OBJECTIVE ->
Collect every line of the material below that contains the word "aircraft", treating uppercase and lowercase as different.

^^^^^^^^

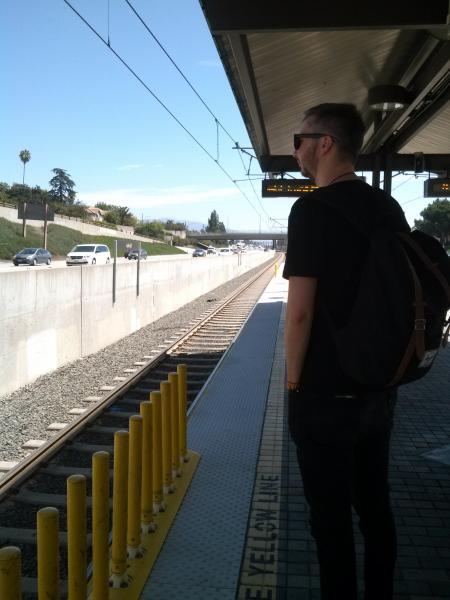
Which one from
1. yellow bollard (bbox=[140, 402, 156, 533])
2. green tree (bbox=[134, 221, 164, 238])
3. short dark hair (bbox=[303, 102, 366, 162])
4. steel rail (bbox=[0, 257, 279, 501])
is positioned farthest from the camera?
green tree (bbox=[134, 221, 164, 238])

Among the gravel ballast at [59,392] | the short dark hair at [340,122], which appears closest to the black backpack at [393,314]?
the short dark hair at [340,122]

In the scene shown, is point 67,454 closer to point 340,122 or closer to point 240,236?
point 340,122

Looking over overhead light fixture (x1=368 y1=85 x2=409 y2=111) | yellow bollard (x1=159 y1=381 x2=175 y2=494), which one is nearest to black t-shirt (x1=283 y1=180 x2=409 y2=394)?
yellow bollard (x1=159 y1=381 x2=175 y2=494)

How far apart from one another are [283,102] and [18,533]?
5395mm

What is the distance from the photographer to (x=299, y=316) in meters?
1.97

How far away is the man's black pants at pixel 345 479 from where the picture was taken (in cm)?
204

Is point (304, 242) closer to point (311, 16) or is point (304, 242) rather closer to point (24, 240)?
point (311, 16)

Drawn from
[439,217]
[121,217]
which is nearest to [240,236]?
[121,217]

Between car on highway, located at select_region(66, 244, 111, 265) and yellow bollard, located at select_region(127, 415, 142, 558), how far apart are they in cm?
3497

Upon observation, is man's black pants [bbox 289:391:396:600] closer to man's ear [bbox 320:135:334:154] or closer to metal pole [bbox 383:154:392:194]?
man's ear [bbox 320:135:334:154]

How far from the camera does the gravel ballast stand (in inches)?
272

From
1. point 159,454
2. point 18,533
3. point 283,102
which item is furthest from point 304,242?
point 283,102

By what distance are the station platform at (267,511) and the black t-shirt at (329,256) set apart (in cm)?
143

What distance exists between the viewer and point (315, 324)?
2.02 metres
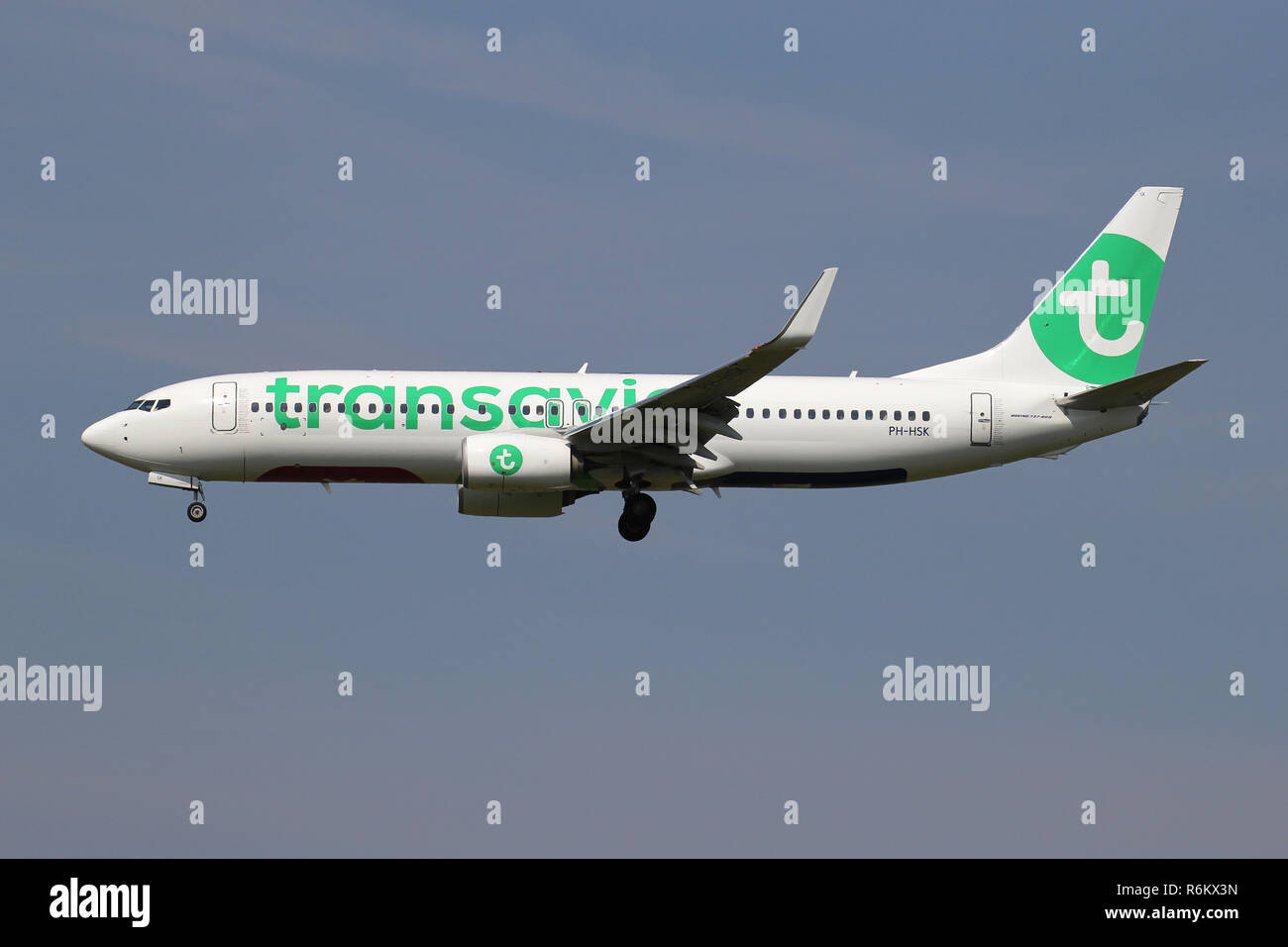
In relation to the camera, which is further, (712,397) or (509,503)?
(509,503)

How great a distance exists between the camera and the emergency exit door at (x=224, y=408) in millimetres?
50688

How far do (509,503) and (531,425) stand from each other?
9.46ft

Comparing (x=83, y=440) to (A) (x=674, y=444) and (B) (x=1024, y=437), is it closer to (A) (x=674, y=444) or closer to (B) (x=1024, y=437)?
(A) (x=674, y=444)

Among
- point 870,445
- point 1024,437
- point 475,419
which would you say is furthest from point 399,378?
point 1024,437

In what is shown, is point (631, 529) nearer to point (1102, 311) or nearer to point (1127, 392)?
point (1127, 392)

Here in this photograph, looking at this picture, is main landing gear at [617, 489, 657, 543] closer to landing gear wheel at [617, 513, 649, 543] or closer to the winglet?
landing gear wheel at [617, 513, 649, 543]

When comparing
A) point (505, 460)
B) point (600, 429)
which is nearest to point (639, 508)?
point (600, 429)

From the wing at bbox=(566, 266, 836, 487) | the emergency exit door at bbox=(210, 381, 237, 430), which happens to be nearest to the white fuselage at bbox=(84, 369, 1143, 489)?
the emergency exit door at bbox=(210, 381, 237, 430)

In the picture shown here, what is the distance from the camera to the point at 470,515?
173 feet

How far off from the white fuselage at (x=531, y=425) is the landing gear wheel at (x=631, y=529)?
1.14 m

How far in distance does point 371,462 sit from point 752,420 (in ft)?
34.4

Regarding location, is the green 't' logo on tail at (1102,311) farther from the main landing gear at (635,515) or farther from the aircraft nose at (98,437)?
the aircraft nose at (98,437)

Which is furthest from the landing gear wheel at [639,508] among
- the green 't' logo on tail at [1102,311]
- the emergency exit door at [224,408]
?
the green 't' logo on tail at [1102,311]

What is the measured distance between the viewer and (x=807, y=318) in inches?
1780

^^^^^^^^

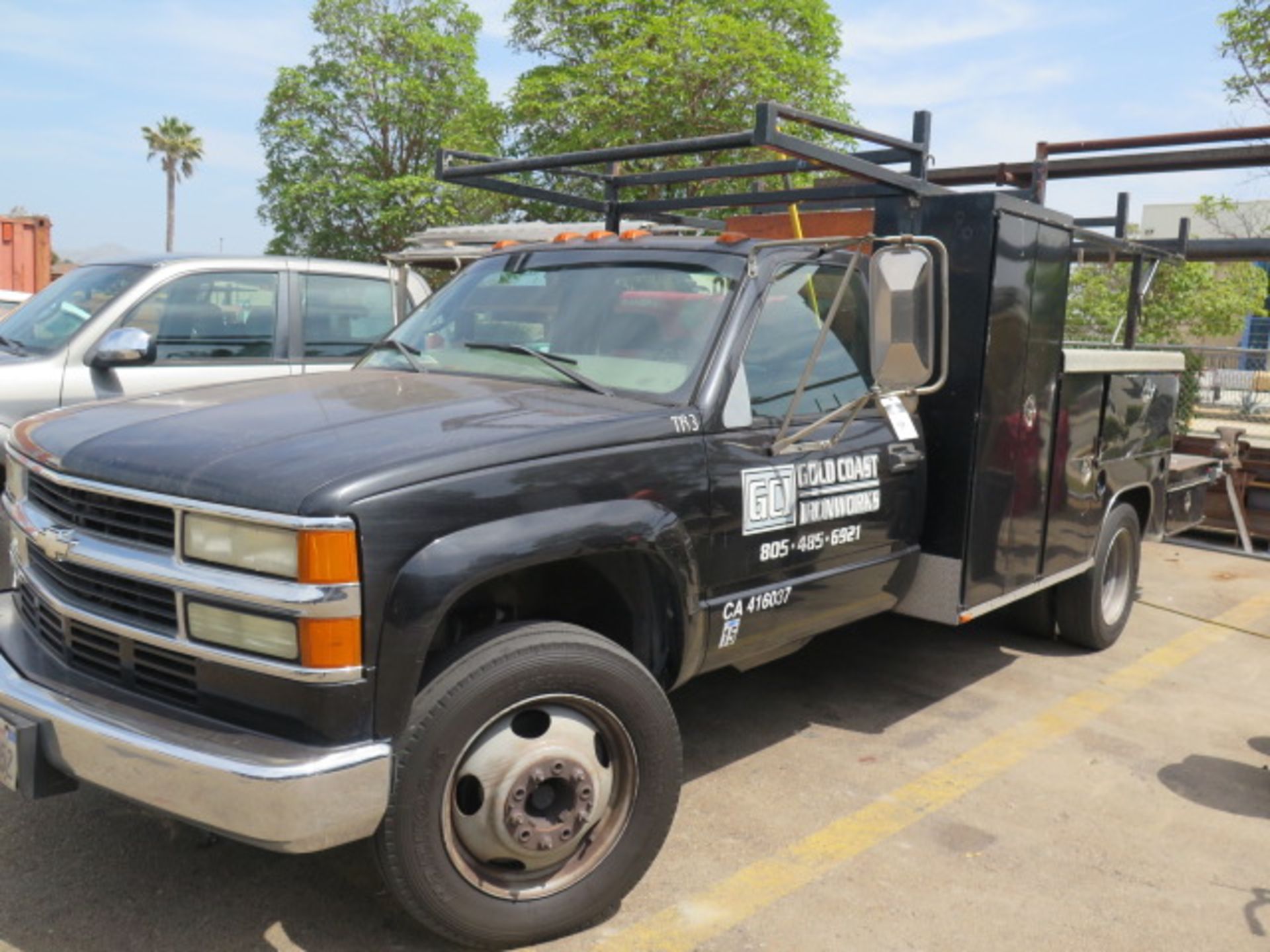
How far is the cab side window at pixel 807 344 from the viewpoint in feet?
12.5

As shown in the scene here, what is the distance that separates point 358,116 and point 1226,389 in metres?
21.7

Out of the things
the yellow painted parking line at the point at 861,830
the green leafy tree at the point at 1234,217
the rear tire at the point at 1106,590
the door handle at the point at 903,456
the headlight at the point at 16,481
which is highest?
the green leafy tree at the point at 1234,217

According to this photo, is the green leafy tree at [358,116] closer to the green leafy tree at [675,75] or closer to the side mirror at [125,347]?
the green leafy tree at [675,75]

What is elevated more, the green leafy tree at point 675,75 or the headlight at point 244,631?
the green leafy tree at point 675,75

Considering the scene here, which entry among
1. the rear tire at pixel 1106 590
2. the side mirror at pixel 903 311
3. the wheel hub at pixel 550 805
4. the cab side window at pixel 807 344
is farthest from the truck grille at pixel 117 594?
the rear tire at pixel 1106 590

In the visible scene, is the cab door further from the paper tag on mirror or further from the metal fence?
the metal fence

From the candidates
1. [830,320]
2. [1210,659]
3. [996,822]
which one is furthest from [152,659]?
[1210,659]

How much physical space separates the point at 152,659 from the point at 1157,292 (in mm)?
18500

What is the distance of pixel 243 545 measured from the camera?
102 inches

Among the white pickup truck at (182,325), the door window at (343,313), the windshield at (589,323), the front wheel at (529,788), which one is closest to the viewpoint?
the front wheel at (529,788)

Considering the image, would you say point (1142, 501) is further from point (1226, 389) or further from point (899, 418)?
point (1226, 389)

^^^^^^^^

COMPLETED TASK ->
Regarding location, is the green 't' logo on tail at (1102,311) farther from the main landing gear at (635,515) or farther from the aircraft nose at (98,437)?
the aircraft nose at (98,437)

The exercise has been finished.